Korakakis insists that many English-language schools promote Quebec culture, “where you listen to songs and music,” but that enthusiasm wanes once kids graduate and enter the workforce .
“When you look at the biggest employer, it’s the government, and 99.9% of the people who work there are only white francophones. It’s a problem,” she said. “This issue is so much more than just let’s get more culture classes.”
Ludvig adds that the government should put its money in its mouth and stop creating a division between francophones and non-francophones.
“Injecting money into the education system is extremely important; supporting small businesses…finding ways to provide language training to help small businesses,” she said. “You don’t learn a language in six months; they need to give time, recognition and positive reinforcement to newcomers and to understand the reality of newcomers to Quebec: it takes time to adapt, that’s normal; don’t blame them. “
‘LONG LIVE THE FRENCH LANGUAGE’
For its part, the Government of Quebec insists on the fact that Bill 96 should not infringe a person’s right to receive, for example, adequate health care.
However, he remained vague on what that actually means.
Last month, the president of the College of Physicians of Quebec said in a very strong letter that the bill “sows confusion and concern, both among the public and among doctors and health professionals”.
In the letter, argues Dr. Mauril Gaudreault, “the text of the law, as worded, leaves gray areas and raises concerns about the options of future patients to converse in the language of their choice with the person providing them with care. “.
Chaos also reigned over how the bill might apply to educational institutions, with many questions over enrollment caps for English-language CEGEPs and additional French-language courses.
Following its Royal Assent, the English Montreal School Board (EMSB) filed an application with the Superior Court seeking a judicial review of Bill 96.
His main argument: the law violates the Canadian Constitution by infringing the right to equal access to the law in both official languages of Canada.
Further legal challenges may follow.
The bill also gives new immigrants, including refugees, six months to master the language before using it for official purposes, with some exceptions for health care and justice.

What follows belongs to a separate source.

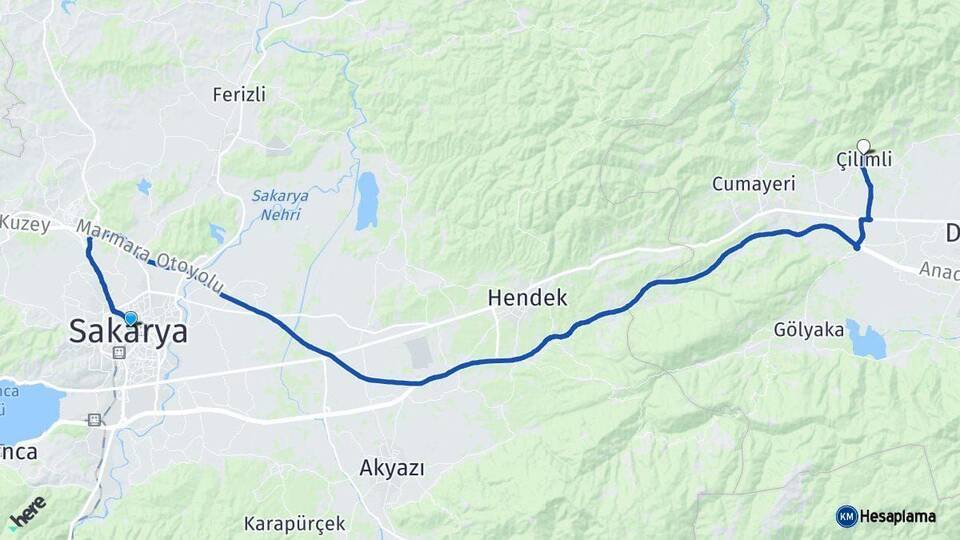 Sakarya Çilimli Düzce Arası Kaç Km - Yol Haritası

In addition — and among many other amendments — the government recently admitted that birth, death and marriage certificates will henceforth only be issued in French.
WHO HAS THE POWER?
Ludvig insists that the Anglophone community has done its best over the past few years to extend an olive branch to the Coalition Avenir Québec (CAQ) government.
“Who has the power here? Whoever has the power is the one who will make the difference. The government people, the majority, I think they have to reach out,” she said, adding that Premier François Legault never called on members of the English-speaking community to discuss their input and their solutions to the linguistic debate. “Law 96 does so little to protect French. It targets English speakers, immigrants, isn’t it how to make French more attractive?”
Ludvig laments that as Bill 96 is slowly implemented in all facets of Quebec politics and society, “we’re going to see what a mess we’ve created.”
“The worst thing for me is the division it has created in Quebec society,” she said. “It marginalizes all minorities and it makes us feel like outsiders. It shows a lack of respect for the contributions of English speakers and their importance in the province.”
Korakakis says she hopes the next generation of leaders will see that the best way to protect and encourage the learning of French is not to take away rights from non-French speakers while curbing a French speaker’s ability to learn several languages.
“For the first time in my life, I just want to leave. I don’t want to stay,” she said. “And I know I’m not the only one.”
Following the entry into force of Law 96, The QCGN created a poll to hear from people who have been directly affected by the new law.